# Text 2 Video 

In this notebook the necessary dependencies are imported to show the results of the Conditioning of MoCoGAN.

## Import dependencies

In the first cell the necessary models and states are imported.

In [1]:
from mocogan.models import Generator_I, GRU

print(Generator_I.__doc__)


        Constructor
        -----------
        The constructor of Generator_I takes 6 arguments, all optional.
        
        nc:         integer, default= 3
            Num channels of the image to produce.
        
        ngf:        integer, default= 64
            Parameter of the ConvTranspose2d Layers.
        
        nz:         integer, default= 60
            Number of samples for the noise.
            
        ngpu:       integer, default= 1
            Number of GPU on which the model will run.
            
        nClasses:   integer, default= 102
            Number of classes on which the Embedding module will work.
            
        batch_size: integer, default = 16
            Batch size for each argument that will be passed to the model.
            
    
    


## Explanation

Docstring has been added to the Generator_I class to make it possible to have more information about constructor and so on. 

As it is possible to see, all arguments are optional when working with the default parameters from the creators of MoCoGAN.

Is enough to keep default parameters apart from `batch_size` and create the object Generator_I.

Next cell will print the informations on how the model forwards information into layers.


Be aware that the `forward` method of the Generator requires two arguments: `noise` and `label`.


1. The first `Sequential` will put the labels passed as arguments (Action Classes) into an Embedding layer, giving as output $\dfrac{nClasses}{16}$ features that will then pass through a Fully Connected Layer and then to a Rectified Linear Unit.

2. Before passing input data into the second `Sequential` layer, input noise and output of the first pass will be concatenated.

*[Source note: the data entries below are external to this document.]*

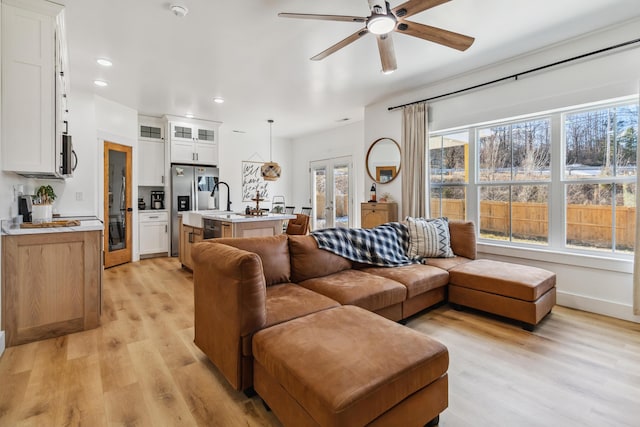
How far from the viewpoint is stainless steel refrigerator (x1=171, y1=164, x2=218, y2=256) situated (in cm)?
585

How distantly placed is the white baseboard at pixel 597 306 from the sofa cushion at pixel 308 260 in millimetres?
2495

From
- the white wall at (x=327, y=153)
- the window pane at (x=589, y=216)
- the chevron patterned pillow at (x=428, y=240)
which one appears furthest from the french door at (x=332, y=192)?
the window pane at (x=589, y=216)

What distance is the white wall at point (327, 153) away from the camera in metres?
6.51

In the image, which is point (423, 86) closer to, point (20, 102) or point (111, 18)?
point (111, 18)

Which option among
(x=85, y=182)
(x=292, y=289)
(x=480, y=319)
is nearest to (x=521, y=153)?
(x=480, y=319)

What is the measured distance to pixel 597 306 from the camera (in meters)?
3.01

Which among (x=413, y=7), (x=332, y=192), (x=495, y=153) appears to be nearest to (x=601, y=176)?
(x=495, y=153)

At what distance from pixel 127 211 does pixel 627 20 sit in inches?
268

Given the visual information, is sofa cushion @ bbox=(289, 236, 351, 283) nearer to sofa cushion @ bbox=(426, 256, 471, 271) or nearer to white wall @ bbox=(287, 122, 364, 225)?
sofa cushion @ bbox=(426, 256, 471, 271)

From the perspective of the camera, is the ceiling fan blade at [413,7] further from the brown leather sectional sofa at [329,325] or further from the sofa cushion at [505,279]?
the sofa cushion at [505,279]

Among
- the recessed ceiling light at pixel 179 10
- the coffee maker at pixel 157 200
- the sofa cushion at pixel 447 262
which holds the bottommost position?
the sofa cushion at pixel 447 262

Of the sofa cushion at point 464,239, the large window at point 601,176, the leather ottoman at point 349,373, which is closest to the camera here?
the leather ottoman at point 349,373

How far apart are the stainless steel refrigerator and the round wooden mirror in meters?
3.29

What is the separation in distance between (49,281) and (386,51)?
333 centimetres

Then they are passed through a Fully Connected Layer that will output $ngf \times 4$ features to the Transposed Convolution network.

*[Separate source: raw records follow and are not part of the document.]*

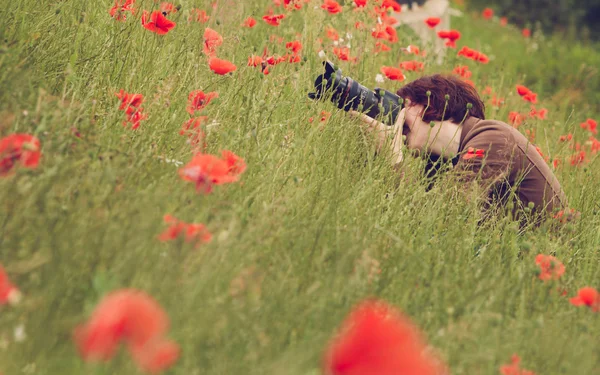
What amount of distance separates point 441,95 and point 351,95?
597 millimetres

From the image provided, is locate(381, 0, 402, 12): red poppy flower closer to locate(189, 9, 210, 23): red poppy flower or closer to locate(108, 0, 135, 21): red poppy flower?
locate(189, 9, 210, 23): red poppy flower

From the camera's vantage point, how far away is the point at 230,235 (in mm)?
1549

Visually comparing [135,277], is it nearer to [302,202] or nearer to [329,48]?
[302,202]

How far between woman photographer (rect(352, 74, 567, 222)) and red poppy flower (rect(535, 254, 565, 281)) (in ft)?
2.20

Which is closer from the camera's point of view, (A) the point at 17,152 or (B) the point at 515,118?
(A) the point at 17,152

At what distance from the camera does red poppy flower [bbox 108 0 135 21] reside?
2533 millimetres

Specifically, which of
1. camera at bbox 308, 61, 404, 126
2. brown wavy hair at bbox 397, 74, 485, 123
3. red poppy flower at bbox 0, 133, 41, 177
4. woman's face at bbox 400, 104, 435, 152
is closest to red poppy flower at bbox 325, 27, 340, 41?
brown wavy hair at bbox 397, 74, 485, 123

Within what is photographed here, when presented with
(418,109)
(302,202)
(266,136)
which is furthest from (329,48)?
(302,202)

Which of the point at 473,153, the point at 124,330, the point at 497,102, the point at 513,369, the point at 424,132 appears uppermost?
the point at 124,330

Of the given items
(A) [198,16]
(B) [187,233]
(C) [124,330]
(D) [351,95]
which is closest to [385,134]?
(D) [351,95]

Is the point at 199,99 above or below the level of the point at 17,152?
below

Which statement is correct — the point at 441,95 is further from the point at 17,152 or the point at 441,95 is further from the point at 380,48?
the point at 17,152

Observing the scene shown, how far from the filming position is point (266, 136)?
2377mm

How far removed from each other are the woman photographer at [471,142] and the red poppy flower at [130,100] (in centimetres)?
86
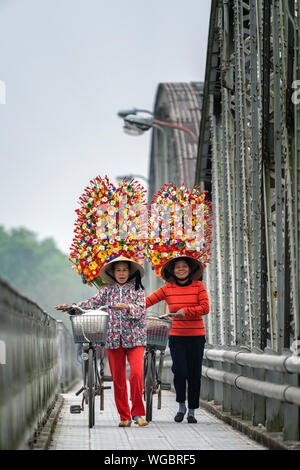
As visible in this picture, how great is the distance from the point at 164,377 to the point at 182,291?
9.32 meters

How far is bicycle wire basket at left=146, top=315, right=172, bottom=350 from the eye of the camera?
457 inches

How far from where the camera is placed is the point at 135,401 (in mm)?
11398

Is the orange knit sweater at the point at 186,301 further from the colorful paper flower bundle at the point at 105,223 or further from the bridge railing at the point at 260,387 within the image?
the colorful paper flower bundle at the point at 105,223

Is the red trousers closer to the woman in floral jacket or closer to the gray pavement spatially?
the woman in floral jacket

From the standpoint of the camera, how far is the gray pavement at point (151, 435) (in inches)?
364

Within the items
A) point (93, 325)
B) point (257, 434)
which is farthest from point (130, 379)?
point (257, 434)

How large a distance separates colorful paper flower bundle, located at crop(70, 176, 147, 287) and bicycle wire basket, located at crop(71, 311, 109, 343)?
9.50 feet

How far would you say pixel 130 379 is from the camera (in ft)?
37.1

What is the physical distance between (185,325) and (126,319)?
0.95m

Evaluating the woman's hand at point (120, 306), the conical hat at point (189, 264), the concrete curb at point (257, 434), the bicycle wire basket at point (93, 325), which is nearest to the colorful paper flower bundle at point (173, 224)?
the conical hat at point (189, 264)

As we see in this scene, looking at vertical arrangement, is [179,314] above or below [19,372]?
above

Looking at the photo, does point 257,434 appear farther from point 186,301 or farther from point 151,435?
point 186,301

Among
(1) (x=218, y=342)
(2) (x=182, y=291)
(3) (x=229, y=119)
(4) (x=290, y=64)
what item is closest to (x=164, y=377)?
(1) (x=218, y=342)

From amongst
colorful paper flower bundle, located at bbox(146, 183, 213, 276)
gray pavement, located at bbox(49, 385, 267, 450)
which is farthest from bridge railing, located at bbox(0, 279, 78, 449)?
colorful paper flower bundle, located at bbox(146, 183, 213, 276)
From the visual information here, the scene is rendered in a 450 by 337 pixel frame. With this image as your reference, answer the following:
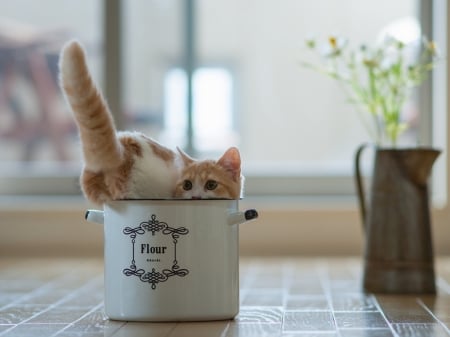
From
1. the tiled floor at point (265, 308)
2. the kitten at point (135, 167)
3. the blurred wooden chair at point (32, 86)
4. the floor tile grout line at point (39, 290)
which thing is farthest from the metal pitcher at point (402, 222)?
the blurred wooden chair at point (32, 86)

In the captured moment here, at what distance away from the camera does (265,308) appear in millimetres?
1569

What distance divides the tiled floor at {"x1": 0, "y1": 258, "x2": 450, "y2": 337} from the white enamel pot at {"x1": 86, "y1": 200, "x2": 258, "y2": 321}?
0.09 ft

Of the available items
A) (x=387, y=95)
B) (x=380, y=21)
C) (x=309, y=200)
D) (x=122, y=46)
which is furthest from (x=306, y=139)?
(x=387, y=95)

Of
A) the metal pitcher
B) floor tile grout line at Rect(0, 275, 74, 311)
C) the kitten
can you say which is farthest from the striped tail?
the metal pitcher

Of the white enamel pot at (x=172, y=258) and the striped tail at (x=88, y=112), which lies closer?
the striped tail at (x=88, y=112)

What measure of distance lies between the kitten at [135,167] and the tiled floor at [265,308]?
207mm

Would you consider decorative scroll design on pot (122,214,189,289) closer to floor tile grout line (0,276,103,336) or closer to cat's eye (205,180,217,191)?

3. The last layer is equivalent to that of Vanilla MoCoGAN, it apply TransposedConvolution to get an image as output.


In [2]:
gen_i = Generator_I(batch_size = 16)
gen_i

Generator_I(
  (label_sequence): Sequential(
    (0): Embedding(102, 6)
    (1): Linear(in_features=6, out_features=60, bias=True)
    (2): ReLU(inplace)
  )
  (combine_sequence): Sequential(
    (0): Linear(in_features=272, out_features=256, bias=True)
  )
  (main): Sequential(
    (0): ConvTranspose2d(60, 512, kernel_size=(6, 6), stride=(1, 1), bias=False)
    (1): BatchNorm2d(512, eps=1e-05, momentum=0.1, affine=True, track_running_stats=True)
    (2): ReLU(inplace)
    (3): ConvTranspose2d(512, 256, kernel_size=(4, 4), stride=(2, 2), padding=(1, 1), bias=False)
    (4): BatchNorm2d(256, eps=1e-05, momentum=0.1, affine=True, track_running_stats=True)
    (5): ReLU(inplace)
    (6): ConvTranspose2d(256, 128, kernel_size=(4, 4), stride=(2, 2), padding=(1, 1), bias=False)
    (7): BatchNorm2d(128, eps=1e-05, momentum=0.1, affine=True, track_running_stats=True)
    (8): ReLU(inplace)
    (9): ConvTranspose2d(128, 64, kernel_size=(4, 4), stride=(2, 2), padding=(1, 1), bias=False)
    (10

## Noise

In the following cells methods to create noise to provide as input to the network are defined.

In [3]:
import os
import torch
import skvideo.io
import numpy as np
import torch.nn as nn

'''Define trained_path'''
trained_path = !pwd
trained_path = os.path.join(trained_path[0], "mocogan", "trained_models")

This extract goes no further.